Which was her excuse for making a silly mistake and ringing up a man she’d vowed to keep at arm’s length. Simon Pendlebury was the very wealthy widower of Evie, an old friend of hers, who had died a few years ago of ovarian cancer. Called ‘the silent killer’ by the medical profession because its symptoms presented late, which meant the diagnosis was made late and the death rate was subsequently high. After Evie’s death she and Simon had remained platonic friends, even weathering a ridiculous affair he’d had with a young gold-digger.
She’d kept him in quarantine because … Because he being a widower and she a widow, it would have been only too easy to have fallen into a relationship which would have been wrong for both of them. There was something cold and damaged deep inside Simon which felt as infectious as the flu. Somehow he had made a lot of money in a short time, which had led her for years to wonder: did anyone become that wealthy that quickly on the right side of the law? Added to that, he had an edgy personality. He was unpredictable, his direction taking turns as abrupt, sharp and unexpected as a dodgem car. Evie might have trusted him implicitly but the farther she was away from her friend’s memory, the more Martha thought of Evie as someone too trusting, almost gullible. Naive and unable to spot the flaws in the people she loved, she was subsequently blind to her husband’s true character. And testament to this flaw were Simon’s two frankly horrible, selfish and unkind daughters. Hard as she might try, Martha could see none of Evie’s sweetness in that pair of harpies, Armenia and Jocasta.

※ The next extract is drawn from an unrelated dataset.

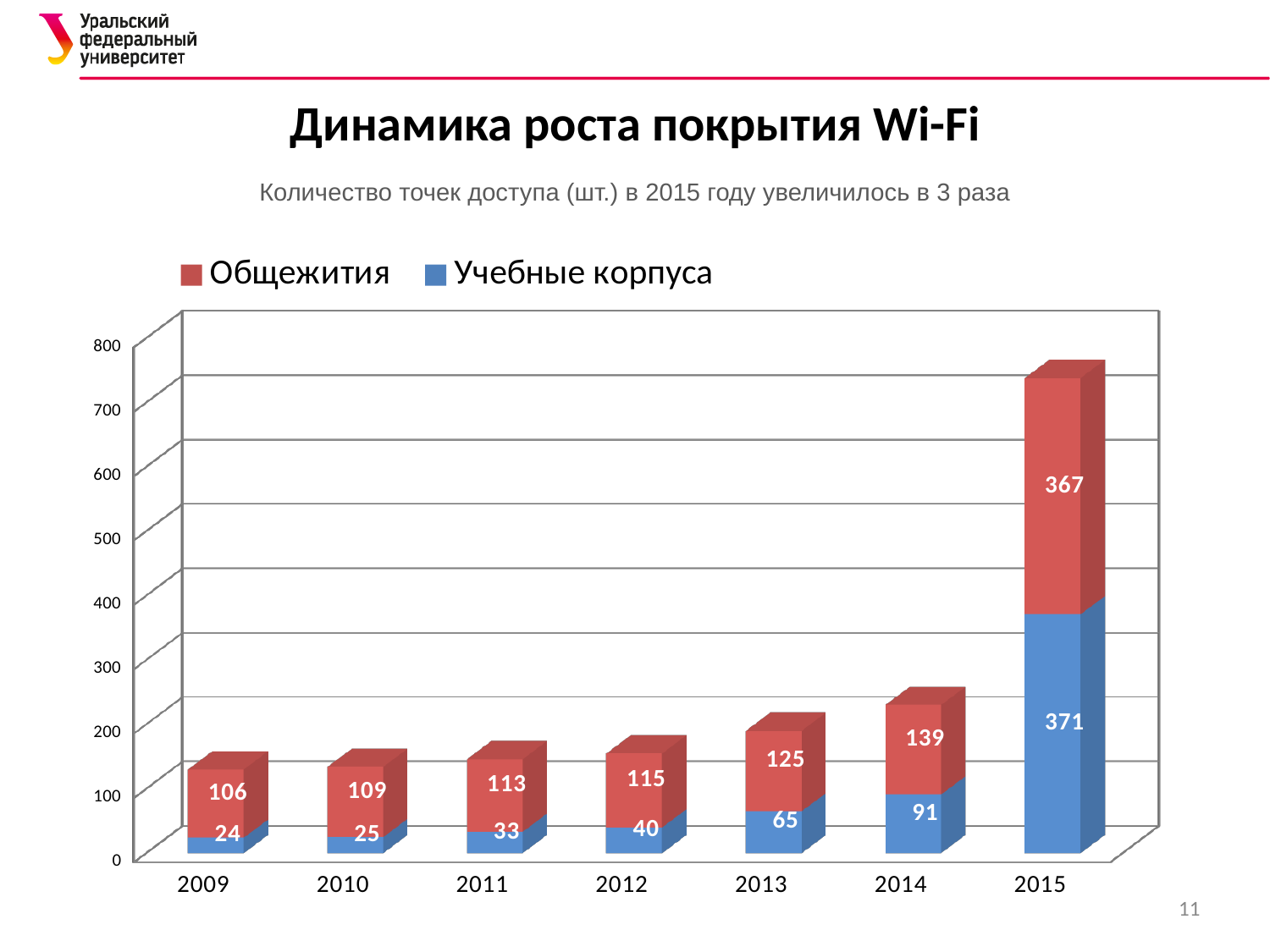
What is the value for Общежития in 2015? 367 What is the value for Учебные корпуса in 2012? 40 Do the Учебные корпуса values rise or fall from 2009 to 2015? rise What is the total of the stacked bar for 2014? 230 How many years are shown on the x axis? 7 What is the difference between the Учебные корпуса values for 2014 and 2013? 26 What is the value for Общежития in 2009? 106 Which year has the lowest value for Учебные корпуса? 2009 How many series does the legend list? 2 Which is larger: Общежития in 2015 or Учебные корпуса in 2015? Учебные корпуса in 2015 What is the total of the stacked bar for 2015? 738 Which year has the highest value for Учебные корпуса? 2015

Hence Martha’s resolve to keep him at arm’s length. In her mind he was untrustworthy and the last thing she wanted to do was send him all the wrong messages by sharing not only dinner dates but also her problems with him – but she was desperate. She needed to talk to someone and that someone could not be DI Alex Randall.
Simon picked up almost immediately, recognizing her number. She very rarely called him. It was always the other way round.
‘Well, Martha, this is a nice surprise.’ He paused, waiting for her to explain why this break with the usual.
She drew in a deep breath and plunged in. ‘I don’t suppose you could manage lunch?’
‘Today?’ He sounded only mildly surprised. And she felt a pricked balloon of relief.
‘To be honest, Simon, I need to talk.’
His surprise intensified. ‘You need to talk?’
‘Please.’
‘To me? I’m flattered.’ She could feel the warmth of his smile even over the phone line.
‘Surprised but flattered. OK.’ His slightly smarmy charm oozed out then, like whitening toothpaste out of a tube. ‘If you need to talk, Martha, however unlike you it is, then I need to listen.’
Inwardly Martha groaned. Was there even a note of sincerity behind his words? But Miranda, her best friend and natural confidante, was currently away for six months on an exchange visit to Belize. Something to do with her job in public health, she’d said airily, so she was out of the picture too. And Martha did need to unburden herself. They arranged to meet at a pub overlooking the River Severn, off the beaten track, where it would be quiet.
Knowing she would be meeting him later and at least have the opportunity to talk helped the morning to slip away.